## What the task requires
Set down, unchanged, the lines of the items from the line containing "From the clock" up to and including the last line of the items.

## Given data

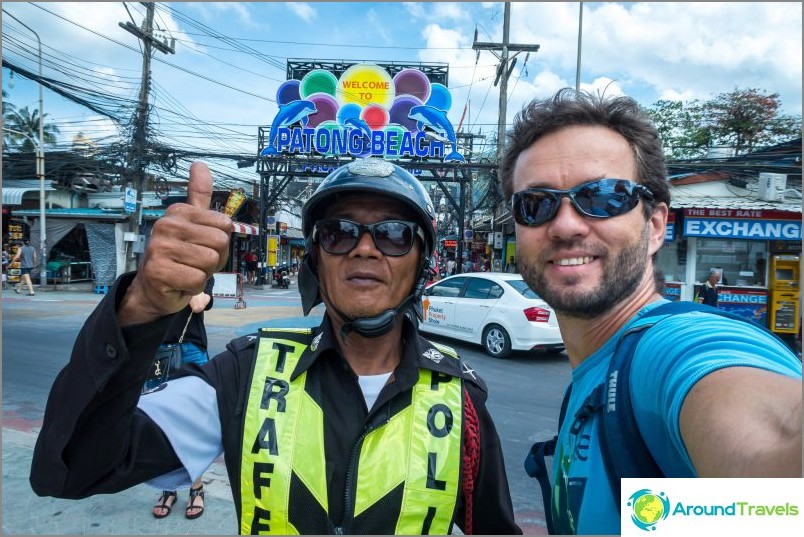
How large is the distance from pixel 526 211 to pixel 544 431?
379cm

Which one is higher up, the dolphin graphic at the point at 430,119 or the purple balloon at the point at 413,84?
the purple balloon at the point at 413,84

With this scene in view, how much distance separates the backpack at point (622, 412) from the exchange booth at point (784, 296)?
447 inches

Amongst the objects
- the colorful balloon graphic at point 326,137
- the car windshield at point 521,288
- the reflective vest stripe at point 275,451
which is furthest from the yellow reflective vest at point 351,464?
the colorful balloon graphic at point 326,137

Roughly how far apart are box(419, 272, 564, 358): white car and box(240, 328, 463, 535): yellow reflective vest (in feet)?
18.6

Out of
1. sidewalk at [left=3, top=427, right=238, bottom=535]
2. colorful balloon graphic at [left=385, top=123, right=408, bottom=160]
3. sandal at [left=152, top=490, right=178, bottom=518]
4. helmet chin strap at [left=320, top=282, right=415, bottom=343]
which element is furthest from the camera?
colorful balloon graphic at [left=385, top=123, right=408, bottom=160]

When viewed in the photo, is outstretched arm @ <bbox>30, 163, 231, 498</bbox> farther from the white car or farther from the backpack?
the white car

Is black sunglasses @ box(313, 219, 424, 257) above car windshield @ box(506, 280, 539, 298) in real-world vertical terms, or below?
above

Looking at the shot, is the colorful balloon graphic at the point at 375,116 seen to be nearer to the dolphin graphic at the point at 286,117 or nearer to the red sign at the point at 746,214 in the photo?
the dolphin graphic at the point at 286,117

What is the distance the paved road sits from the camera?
289 centimetres

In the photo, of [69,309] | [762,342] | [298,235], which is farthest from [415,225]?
[298,235]

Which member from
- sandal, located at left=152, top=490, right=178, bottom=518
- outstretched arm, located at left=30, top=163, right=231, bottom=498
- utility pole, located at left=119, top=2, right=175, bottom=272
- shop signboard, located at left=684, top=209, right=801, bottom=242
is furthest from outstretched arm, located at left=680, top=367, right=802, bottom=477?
utility pole, located at left=119, top=2, right=175, bottom=272

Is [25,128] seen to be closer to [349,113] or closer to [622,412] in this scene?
[349,113]

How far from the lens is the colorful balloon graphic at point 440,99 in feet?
61.5

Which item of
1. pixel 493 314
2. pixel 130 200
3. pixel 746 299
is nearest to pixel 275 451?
pixel 493 314
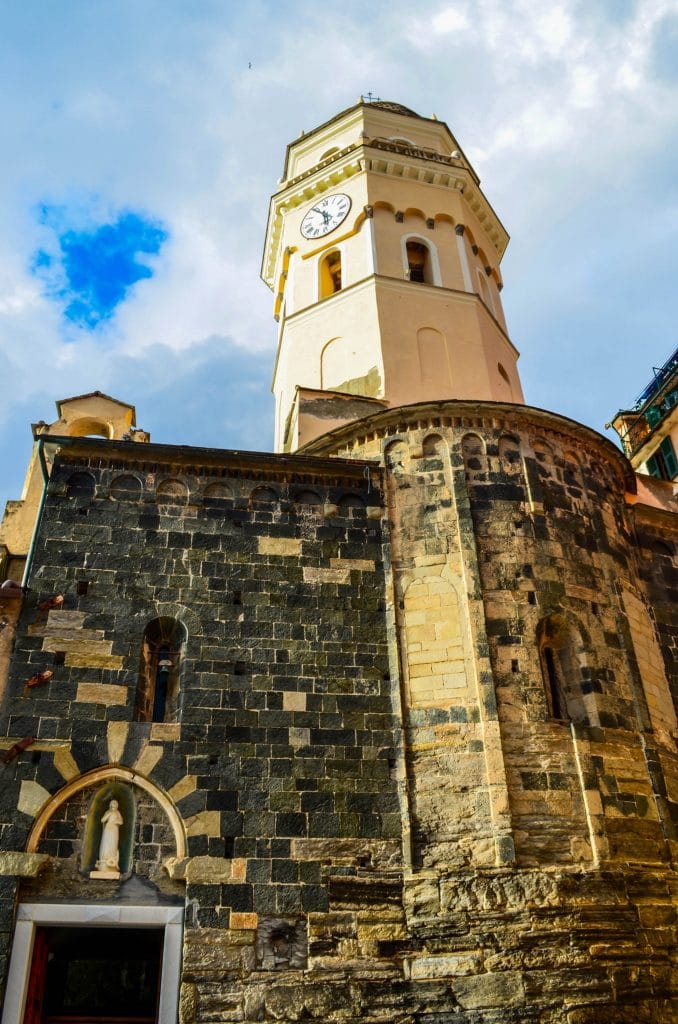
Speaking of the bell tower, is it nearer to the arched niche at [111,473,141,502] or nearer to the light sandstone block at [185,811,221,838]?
the arched niche at [111,473,141,502]

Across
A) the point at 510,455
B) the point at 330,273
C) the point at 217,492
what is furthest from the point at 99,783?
the point at 330,273

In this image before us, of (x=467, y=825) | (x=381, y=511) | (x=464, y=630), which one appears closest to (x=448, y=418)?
(x=381, y=511)

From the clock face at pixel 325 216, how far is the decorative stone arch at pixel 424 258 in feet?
4.85

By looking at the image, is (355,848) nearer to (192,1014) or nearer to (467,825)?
(467,825)

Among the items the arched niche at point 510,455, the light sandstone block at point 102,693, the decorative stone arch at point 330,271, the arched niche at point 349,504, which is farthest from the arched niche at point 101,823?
the decorative stone arch at point 330,271

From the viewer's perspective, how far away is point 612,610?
39.0ft

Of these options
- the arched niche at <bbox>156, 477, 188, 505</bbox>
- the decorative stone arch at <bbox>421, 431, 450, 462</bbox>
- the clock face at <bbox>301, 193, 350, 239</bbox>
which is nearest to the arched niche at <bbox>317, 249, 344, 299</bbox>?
the clock face at <bbox>301, 193, 350, 239</bbox>

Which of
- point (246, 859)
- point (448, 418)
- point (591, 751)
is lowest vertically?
point (246, 859)

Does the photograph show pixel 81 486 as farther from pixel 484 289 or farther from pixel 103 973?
pixel 484 289

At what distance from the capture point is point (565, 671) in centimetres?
1128

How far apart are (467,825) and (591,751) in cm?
176

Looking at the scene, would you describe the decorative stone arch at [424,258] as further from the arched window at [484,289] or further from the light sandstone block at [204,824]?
the light sandstone block at [204,824]

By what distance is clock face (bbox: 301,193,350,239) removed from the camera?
63.4 feet

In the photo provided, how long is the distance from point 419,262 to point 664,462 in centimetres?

## Solution
From the clock face at pixel 325 216, how far is the decorative stone arch at pixel 424 258 in feet?
4.85

By looking at the image, is (355,848) nearer to (192,1014) or nearer to (467,825)?
(467,825)

Among the items the arched niche at point 510,455, the light sandstone block at point 102,693, the decorative stone arch at point 330,271, the arched niche at point 349,504, which is farthest from the arched niche at point 101,823?
the decorative stone arch at point 330,271

From the viewer's perspective, how far away is point 612,610?
39.0ft

Of these options
- the arched niche at <bbox>156, 477, 188, 505</bbox>
- the decorative stone arch at <bbox>421, 431, 450, 462</bbox>
- the clock face at <bbox>301, 193, 350, 239</bbox>
which is nearest to the arched niche at <bbox>317, 249, 344, 299</bbox>?
the clock face at <bbox>301, 193, 350, 239</bbox>

Which of
- point (246, 859)
- point (448, 418)
- point (591, 751)
is lowest vertically?
point (246, 859)

Does the photograph show pixel 81 486 as farther from pixel 484 289 or farther from pixel 103 973?
pixel 484 289

At what distance from the capture point is point (565, 671) in centimetres?
1128

How far apart are (467,825) and (591,751) in cm?
176

Looking at the scene, would you describe the decorative stone arch at [424,258] as further from the arched window at [484,289] or further from the light sandstone block at [204,824]?
the light sandstone block at [204,824]

By what distance is clock face (bbox: 301,193,350,239) removed from the camera?
63.4 feet

In the photo provided, how long is the distance from point 419,262 to point 664,462 in centimetres?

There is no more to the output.